Mesothelioma is a rare tumour that arises from the mesothelial cells of the pleura, peritoneum and pericardium. It has been reported mainly in humans (frequently associated with asbestos exposure) and dogs. In cats, mesothelioma have been only rarely described. 1,2,3,4
This case showed the difficulties in the diagnosis of mesothelioma in domestic animals and how cytology sometimes has to be supported by other findings (clinical history, histology and immunohistochemistry) to achieve a correct diagnosis. Mesothelial cells have been reported to frequently show significant criteria of atypia in reactive conditions making difficult the distinction from neoplastic conditions.2 For this reason the cytological interpretation that has been initially made was open. However, the absence of concurrent inflammation, the presence of a distinct mass, and the presumptive origin from the peritoneal cavity raised the suspicion for mesothelioma.

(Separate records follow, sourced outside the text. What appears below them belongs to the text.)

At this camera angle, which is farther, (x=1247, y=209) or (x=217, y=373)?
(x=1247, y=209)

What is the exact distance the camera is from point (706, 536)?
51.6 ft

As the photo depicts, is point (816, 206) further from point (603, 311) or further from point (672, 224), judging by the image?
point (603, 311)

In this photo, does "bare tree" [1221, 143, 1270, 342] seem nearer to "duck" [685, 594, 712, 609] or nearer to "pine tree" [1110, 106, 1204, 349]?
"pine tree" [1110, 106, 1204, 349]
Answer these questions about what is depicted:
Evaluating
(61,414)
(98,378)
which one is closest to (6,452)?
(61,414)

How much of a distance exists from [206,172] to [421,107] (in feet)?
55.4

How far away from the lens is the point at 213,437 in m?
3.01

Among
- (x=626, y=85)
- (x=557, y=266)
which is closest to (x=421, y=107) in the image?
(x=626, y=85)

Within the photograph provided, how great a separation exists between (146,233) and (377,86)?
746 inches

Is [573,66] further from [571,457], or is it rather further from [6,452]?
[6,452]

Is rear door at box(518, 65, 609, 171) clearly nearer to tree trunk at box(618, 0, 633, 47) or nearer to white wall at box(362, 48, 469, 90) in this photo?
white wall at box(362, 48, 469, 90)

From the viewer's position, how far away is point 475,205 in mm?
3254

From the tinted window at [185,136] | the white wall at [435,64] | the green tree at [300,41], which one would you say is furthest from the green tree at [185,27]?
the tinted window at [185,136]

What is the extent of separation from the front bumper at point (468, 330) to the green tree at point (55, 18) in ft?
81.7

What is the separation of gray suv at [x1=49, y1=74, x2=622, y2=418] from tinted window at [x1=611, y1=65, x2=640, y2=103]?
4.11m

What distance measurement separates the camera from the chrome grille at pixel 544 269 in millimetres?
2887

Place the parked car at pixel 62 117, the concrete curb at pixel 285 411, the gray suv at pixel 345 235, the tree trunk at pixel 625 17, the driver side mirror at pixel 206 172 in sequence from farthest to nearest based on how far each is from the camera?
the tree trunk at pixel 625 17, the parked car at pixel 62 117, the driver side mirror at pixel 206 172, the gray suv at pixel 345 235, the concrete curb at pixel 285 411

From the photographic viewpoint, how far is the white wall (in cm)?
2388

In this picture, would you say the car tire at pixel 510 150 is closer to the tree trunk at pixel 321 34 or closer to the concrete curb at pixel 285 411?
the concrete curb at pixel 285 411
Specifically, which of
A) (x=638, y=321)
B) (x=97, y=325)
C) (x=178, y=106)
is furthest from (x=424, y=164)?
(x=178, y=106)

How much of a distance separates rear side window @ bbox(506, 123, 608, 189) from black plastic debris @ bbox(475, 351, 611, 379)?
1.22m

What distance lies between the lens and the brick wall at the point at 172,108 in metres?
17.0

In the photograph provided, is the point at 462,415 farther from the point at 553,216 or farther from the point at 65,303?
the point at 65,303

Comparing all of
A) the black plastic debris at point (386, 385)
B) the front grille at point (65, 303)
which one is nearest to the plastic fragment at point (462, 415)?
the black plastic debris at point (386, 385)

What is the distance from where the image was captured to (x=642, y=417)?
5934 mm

Histology is an important tool for the diagnosis of mesothelioma although it may not be sufficient and may present limitation similar to cytology.2 Several forms of mesothelioma have been reported in animals: the epithelioid, the fibrous and the biphasic type. 1,2 The distinction of these forms from a carcinoma (in the epithelioid form) and a sarcoma (in the fibrous form) can be difficult. Immunohistochemistry can be helpful. Mesothelial cells are usually positive to both epithelial and mesenchymal markers and the co-expression of those markers is usually supportive of a mesothelial origin.1,2 Unfortunately this co-expression is not observed all the time and a few forms of carcinoma (e.g. renal carcinoma, pulmonary carcinoma) can be positive to both vimentin and cytokeratin.2,4 The previous findings and the absence of any primary lesions in other organs were considered to be sufficient to permit in this case a diagnosis of mesothelioma.

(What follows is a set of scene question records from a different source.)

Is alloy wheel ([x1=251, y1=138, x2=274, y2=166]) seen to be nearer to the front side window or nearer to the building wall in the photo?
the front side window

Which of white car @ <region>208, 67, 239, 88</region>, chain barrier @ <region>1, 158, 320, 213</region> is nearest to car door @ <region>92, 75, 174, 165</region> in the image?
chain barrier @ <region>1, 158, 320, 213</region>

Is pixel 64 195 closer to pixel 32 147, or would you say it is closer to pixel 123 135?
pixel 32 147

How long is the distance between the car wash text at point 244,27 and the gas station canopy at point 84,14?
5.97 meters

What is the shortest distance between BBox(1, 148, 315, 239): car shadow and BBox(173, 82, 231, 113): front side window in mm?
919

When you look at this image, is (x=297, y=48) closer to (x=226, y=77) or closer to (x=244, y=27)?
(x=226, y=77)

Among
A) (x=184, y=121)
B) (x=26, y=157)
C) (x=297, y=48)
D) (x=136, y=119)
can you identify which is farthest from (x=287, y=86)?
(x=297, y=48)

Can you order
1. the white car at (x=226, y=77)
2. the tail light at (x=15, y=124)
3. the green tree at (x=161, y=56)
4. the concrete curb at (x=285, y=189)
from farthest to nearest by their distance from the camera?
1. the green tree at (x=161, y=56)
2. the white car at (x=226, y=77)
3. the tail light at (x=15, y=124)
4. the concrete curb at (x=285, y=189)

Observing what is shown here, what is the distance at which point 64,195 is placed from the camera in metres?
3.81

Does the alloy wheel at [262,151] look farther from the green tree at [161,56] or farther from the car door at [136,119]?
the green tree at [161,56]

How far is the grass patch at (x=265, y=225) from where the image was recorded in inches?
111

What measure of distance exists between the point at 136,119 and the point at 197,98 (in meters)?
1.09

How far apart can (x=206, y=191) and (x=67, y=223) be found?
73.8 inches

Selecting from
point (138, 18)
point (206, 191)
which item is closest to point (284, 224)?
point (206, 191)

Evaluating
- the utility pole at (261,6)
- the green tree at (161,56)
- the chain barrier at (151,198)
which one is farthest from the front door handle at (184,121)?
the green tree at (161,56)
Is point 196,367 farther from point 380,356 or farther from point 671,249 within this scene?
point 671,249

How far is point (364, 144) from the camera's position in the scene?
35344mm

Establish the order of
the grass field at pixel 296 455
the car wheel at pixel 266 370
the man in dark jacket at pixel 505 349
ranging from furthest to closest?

The diagnosis of mesothelioma is considered challenging also in human medicine. The International Mesothelioma Interest Group published in 2009 the guidelines for pathologic diagnosis of malignant mesothelioma which included a large panel of antibodies which had the primary purpose of excluding any form of carcinoma from the differentials.5  Unfortunately most of these markers (e.g. HBME-1, calretinin, anti-CEA, desmin, E-cadherin, thrombomodulin, CD15) have been tested only rarely in mesothelioma in domestic animals therefore their use has not been properly evaluated and proved.2 The identification of microvilli on the surface of those cells by electron microscopy has been considered another useful test that can support the mesothelial origin of these cells.2

1    Meuten DJ. Tumors of the alimentary tract. In: Tumors in domestic animals. Iowa, Wiley-Blackwell, 2002. 476-478.

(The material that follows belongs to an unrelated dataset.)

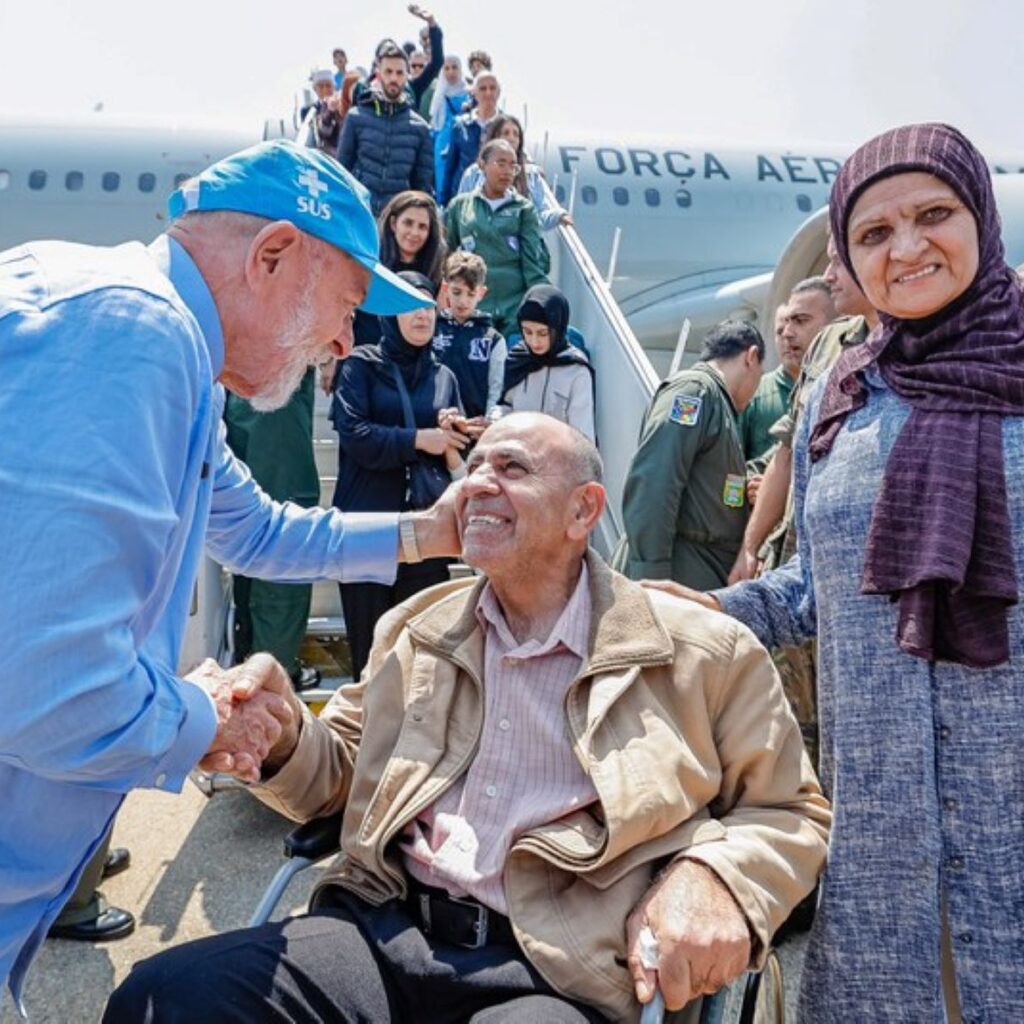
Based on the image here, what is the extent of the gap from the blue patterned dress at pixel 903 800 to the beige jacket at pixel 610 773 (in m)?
0.12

2    Bacci B, Morandi F, De Meo M, et al. Ten cases of feline mesothelioma: an immunohistochemical and ultrastructural study. J Comp Pathol. 2006; 134: 347-354.
3    Marconato L, Del Piero F, In: Oncologia medica dei piccoli animali. Milano, Poletto Editore, 2005, 346-349.
4    Morini M, Bettini G, Morandi F, et al: Deciduoid peritoneal mesothelioma in a dog. Vet Pathol. 2006; 43: 198-201.
5    Usain AL, Colby TV, Ordonez EG et al. Guidelines for pathologic diagnosis of malignant mesothelioma: a consensus statement from the International Mesothelioma Interest Group. Arch Pathol Lab Med. 2009;133:1317-31.